• [EXERCISE GOAL]: Copy every line from the one containing "How do the point" through the last line of the records below, both included, and nothing else.

(Part of a data file)
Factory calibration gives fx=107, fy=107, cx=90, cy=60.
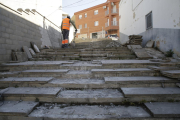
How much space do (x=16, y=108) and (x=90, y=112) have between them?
130 centimetres

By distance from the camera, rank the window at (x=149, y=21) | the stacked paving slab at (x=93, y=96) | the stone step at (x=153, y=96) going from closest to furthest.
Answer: the stacked paving slab at (x=93, y=96)
the stone step at (x=153, y=96)
the window at (x=149, y=21)

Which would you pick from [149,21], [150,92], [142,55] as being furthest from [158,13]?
[150,92]

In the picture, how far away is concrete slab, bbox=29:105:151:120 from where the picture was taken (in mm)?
1674

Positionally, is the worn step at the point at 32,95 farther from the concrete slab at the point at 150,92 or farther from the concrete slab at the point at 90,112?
the concrete slab at the point at 150,92

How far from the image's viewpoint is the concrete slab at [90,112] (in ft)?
5.49

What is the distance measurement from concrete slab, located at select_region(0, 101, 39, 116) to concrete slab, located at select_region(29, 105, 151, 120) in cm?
11

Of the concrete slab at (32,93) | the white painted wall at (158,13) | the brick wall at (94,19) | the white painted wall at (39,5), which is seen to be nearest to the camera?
the concrete slab at (32,93)

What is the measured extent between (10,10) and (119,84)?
5144 millimetres

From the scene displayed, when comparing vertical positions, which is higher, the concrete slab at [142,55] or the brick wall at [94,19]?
the brick wall at [94,19]

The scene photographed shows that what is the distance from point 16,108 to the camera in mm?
1865

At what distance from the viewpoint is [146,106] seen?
73.5 inches

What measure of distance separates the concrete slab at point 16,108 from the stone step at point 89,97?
46 cm

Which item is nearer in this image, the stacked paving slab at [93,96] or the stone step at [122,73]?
the stacked paving slab at [93,96]

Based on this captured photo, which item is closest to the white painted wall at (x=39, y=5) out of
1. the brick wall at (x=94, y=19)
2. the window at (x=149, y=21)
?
the window at (x=149, y=21)
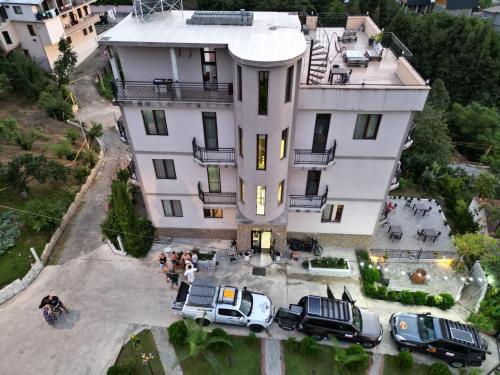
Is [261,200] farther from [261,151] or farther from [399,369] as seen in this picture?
[399,369]

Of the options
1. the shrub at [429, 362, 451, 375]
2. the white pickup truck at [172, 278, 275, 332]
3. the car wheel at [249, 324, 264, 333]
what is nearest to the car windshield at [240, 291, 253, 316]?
the white pickup truck at [172, 278, 275, 332]

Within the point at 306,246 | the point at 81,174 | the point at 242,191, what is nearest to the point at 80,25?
the point at 81,174

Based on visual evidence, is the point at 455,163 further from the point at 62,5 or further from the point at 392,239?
the point at 62,5

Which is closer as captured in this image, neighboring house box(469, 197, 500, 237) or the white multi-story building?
the white multi-story building

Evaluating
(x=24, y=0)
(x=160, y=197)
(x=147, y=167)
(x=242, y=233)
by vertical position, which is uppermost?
(x=24, y=0)

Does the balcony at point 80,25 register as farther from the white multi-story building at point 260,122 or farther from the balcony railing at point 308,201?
the balcony railing at point 308,201

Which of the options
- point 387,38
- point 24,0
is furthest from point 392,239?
point 24,0

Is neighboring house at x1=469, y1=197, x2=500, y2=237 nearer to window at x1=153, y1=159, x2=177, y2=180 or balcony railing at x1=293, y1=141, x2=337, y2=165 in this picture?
balcony railing at x1=293, y1=141, x2=337, y2=165

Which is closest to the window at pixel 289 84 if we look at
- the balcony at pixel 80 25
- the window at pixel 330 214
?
the window at pixel 330 214
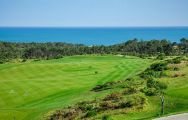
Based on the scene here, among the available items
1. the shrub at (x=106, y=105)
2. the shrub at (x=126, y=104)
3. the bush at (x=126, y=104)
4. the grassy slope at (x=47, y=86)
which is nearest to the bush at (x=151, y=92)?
the shrub at (x=126, y=104)

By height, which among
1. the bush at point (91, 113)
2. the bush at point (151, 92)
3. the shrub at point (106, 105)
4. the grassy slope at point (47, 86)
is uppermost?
the bush at point (151, 92)

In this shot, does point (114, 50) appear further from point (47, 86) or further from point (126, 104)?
point (126, 104)

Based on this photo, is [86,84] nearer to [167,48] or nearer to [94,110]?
[94,110]

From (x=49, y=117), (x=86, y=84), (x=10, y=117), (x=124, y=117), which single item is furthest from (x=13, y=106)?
(x=124, y=117)

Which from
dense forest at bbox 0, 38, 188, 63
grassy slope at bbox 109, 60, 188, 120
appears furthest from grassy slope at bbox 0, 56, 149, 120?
dense forest at bbox 0, 38, 188, 63

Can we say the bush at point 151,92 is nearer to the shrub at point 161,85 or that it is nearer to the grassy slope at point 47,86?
the shrub at point 161,85

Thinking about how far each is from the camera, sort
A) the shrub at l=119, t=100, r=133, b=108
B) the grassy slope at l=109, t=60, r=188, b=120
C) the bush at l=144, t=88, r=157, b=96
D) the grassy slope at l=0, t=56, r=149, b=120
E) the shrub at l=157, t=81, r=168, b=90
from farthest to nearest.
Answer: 1. the grassy slope at l=0, t=56, r=149, b=120
2. the shrub at l=157, t=81, r=168, b=90
3. the bush at l=144, t=88, r=157, b=96
4. the shrub at l=119, t=100, r=133, b=108
5. the grassy slope at l=109, t=60, r=188, b=120

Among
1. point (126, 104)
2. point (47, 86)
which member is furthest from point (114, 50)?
point (126, 104)

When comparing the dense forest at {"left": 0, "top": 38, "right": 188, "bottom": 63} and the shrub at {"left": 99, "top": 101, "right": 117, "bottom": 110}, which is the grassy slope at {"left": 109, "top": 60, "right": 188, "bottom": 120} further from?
the dense forest at {"left": 0, "top": 38, "right": 188, "bottom": 63}
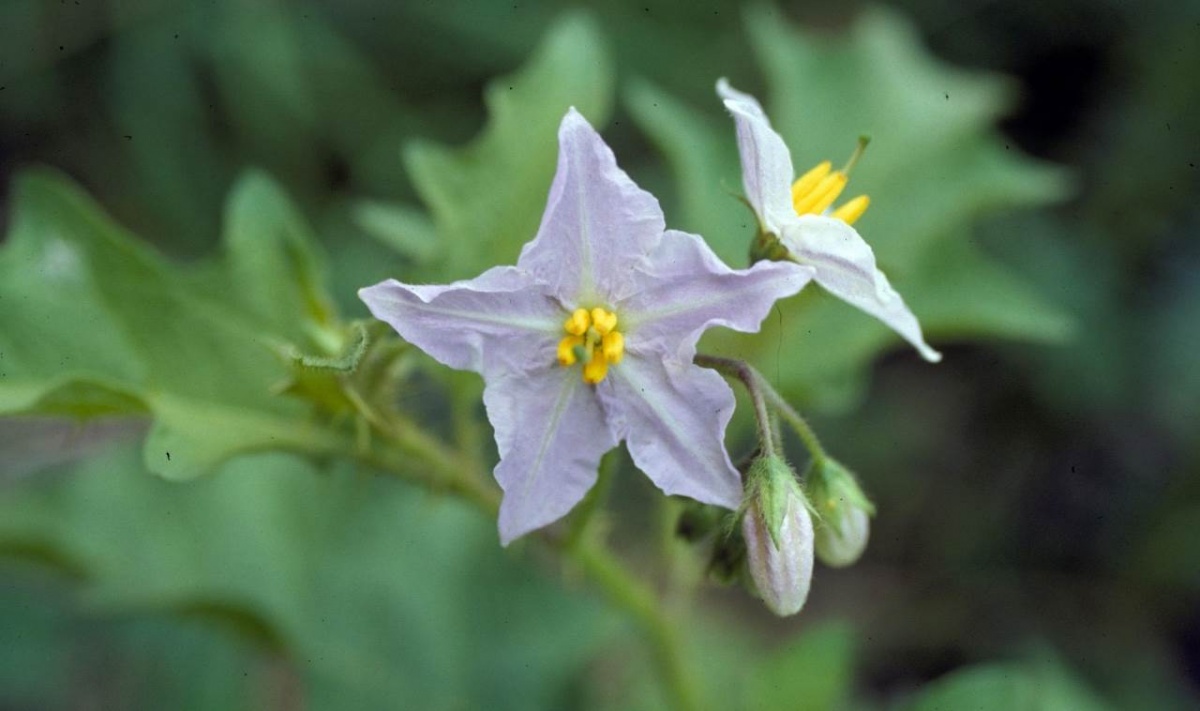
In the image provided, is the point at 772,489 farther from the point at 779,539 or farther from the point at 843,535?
the point at 843,535

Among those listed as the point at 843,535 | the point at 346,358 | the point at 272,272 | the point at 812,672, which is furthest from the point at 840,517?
the point at 272,272

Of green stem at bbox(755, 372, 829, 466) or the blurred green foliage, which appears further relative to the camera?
the blurred green foliage

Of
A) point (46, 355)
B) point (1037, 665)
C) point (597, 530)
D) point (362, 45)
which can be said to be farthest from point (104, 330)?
point (362, 45)

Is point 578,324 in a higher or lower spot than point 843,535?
higher

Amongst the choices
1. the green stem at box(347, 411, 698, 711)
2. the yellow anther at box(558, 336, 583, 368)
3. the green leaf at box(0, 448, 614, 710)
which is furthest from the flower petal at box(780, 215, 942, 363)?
the green leaf at box(0, 448, 614, 710)

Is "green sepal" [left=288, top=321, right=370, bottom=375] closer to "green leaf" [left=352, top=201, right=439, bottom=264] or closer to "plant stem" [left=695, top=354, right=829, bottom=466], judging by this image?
"plant stem" [left=695, top=354, right=829, bottom=466]

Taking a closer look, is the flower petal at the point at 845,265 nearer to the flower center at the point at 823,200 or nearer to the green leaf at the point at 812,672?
the flower center at the point at 823,200
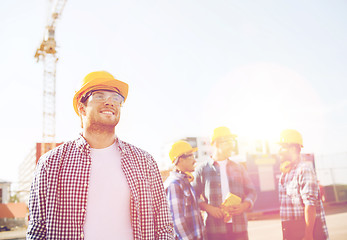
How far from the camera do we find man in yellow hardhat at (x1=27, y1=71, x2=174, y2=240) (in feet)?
5.85

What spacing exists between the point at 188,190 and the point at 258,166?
54.5 feet

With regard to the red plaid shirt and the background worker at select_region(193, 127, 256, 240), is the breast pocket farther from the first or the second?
the red plaid shirt

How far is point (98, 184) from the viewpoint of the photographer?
1.92m

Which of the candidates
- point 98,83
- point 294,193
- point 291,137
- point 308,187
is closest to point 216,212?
point 294,193

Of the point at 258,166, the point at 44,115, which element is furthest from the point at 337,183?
the point at 44,115

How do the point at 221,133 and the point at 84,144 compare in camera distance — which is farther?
the point at 221,133

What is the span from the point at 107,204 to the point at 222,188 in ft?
8.58

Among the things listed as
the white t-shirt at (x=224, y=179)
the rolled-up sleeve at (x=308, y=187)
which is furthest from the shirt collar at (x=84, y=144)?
the rolled-up sleeve at (x=308, y=187)

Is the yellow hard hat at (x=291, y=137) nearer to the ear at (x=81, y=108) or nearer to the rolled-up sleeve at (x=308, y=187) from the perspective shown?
the rolled-up sleeve at (x=308, y=187)

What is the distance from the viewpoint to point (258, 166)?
19.3 meters

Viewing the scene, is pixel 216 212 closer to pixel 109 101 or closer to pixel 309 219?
pixel 309 219

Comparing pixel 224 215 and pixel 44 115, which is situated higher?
pixel 44 115

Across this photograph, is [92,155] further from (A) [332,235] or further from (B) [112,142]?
(A) [332,235]

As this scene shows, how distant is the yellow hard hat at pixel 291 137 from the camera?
170 inches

• [WRITTEN SOLUTION]:
How do the point at 221,133 and the point at 84,144 compare in camera distance — which is farther?
the point at 221,133

What is the span from the point at 107,204 to the point at 222,188 in ft?
8.58

Among the things listed as
the white t-shirt at (x=224, y=179)
the rolled-up sleeve at (x=308, y=187)
which is furthest from the shirt collar at (x=84, y=144)?
the rolled-up sleeve at (x=308, y=187)

Is the yellow hard hat at (x=291, y=137) nearer to the ear at (x=81, y=108) or nearer to the rolled-up sleeve at (x=308, y=187) from the perspective shown?
the rolled-up sleeve at (x=308, y=187)

What is the distance from the viewpoint to point (258, 166)?
19.3 meters

Viewing the scene, is pixel 216 212 closer to pixel 109 101 or closer to pixel 309 219?
pixel 309 219

Comparing pixel 224 215 and pixel 44 115, which is situated higher?
pixel 44 115

Across this photograph, is [92,155] further from (A) [332,235] or further from (B) [112,142]?
(A) [332,235]

As this scene shows, how distant is the yellow hard hat at pixel 291 137 from the camera?
170 inches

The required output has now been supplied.